RAUC has some tradition of trying to make it harder to make design errors, so I'm skeptical. One approach might be to reuse the region-start/-size options from https://rauc.readthedocs.io/en/latest/advanced.html#update-boot-partition-in-gpt.

This would mean that RAUC always erases this region completely and also writes only to the region. It would need to check that the image is not larger than the region-size. Also, it should be documented that this method is only intended for backwards compatibility and not a recommended design.

Sounds good to me! Let me know if this approach would be fine to implement in a patch.

The change would need to place emphasis on keeping the additional complexity for the normal case low.

If the region-start/-size thing is too complex code wise, I personally would be fine with a simple flag (which is documented with a big warning describing that no clearing happens) to disable the clearing too... If in doubt I can still over-provision the .img file that I am flashing in order to make sure enough stuff is overwritten.

UVV-gh commented 2 years ago

@Ablu I solved this issue by moving Toradex factory config block during my module bring-up procedure out of eMMC boot partition and placing it before the first GPT partition and after reserved GPT header space.

jluebbe commented 2 years ago

RAUC has some tradition of trying to make it harder to make design errors, so I'm skeptical. One approach might be to reuse the region-start/-size options from https://rauc.readthedocs.io/en/latest/advanced.html#update-boot-partition-in-gpt. This would mean that RAUC always erases this region completely and also writes only to the region. It would need to check that the image is not larger than the region-size. Also, it should be documented that this method is only intended for backwards compatibility and not a recommended design.

Sounds good to me! Let me know if this approach would be fine to implement in a patch.

The change would need to place emphasis on keeping the additional complexity for the normal case low.

If the region-start/-size thing is too complex code wise, I personally would be fine with a simple flag (which is documented with a big warning describing that no clearing happens) to disable the clearing too... If in doubt I can still over-provision the .img file that I am flashing in order to make sure enough stuff is overwritten.

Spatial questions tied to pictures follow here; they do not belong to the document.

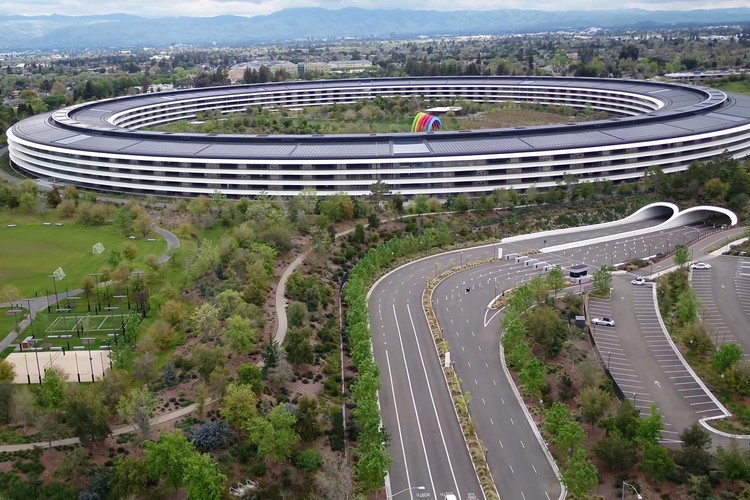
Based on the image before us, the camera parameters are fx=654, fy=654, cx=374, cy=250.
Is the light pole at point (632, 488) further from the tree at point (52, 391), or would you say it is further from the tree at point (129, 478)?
the tree at point (52, 391)

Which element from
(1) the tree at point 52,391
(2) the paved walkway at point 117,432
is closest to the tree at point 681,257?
(2) the paved walkway at point 117,432

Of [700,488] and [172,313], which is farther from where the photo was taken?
[172,313]

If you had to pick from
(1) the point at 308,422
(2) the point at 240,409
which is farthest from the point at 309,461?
(2) the point at 240,409

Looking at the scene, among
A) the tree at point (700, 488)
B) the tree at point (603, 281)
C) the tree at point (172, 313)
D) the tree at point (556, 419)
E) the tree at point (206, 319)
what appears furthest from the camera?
the tree at point (603, 281)

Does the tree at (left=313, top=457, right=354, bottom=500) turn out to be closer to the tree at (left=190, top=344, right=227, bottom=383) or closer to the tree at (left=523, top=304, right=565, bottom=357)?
the tree at (left=190, top=344, right=227, bottom=383)

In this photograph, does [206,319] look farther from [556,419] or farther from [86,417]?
[556,419]

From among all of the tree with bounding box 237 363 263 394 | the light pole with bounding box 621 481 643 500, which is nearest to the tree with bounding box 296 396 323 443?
the tree with bounding box 237 363 263 394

We thought about this again. region-size has a different meaning, so we wouldn't want to reuse it. Perhaps size-limit?

To be predictable and consistent to the existing behavior (and what would happen without this option), RAUC should still clear the partition up to the limit. The result is that everything below the limit is completely predictable. RAUC should also check that the limit does not exceed the actual device size.

loblik commented 9 months ago

Are you sure your ROM code cannot be confused by whatever is left in the boot partitions from previous versions? The exact contents of the un-erased space depend on the full update history of each device, making the low level boot process of device in the field impossible to test (and ultimately possibly non-deterministic).

We've run into this also. To be honest I don't understand how ROM code could be "confused by some leftovers". Code cannot be confused. If some ROM code expects zeros (cleared blocks) at some offset, then these should be part of the update image. But I don't think RAUC should make any assumptions here.

Ablu commented 9 months ago

Did not realize that I was assigned here. I switched jobs and are no longer involved in projects that suffer from this problem. On modern systems one would probably use UEFI capsule updates.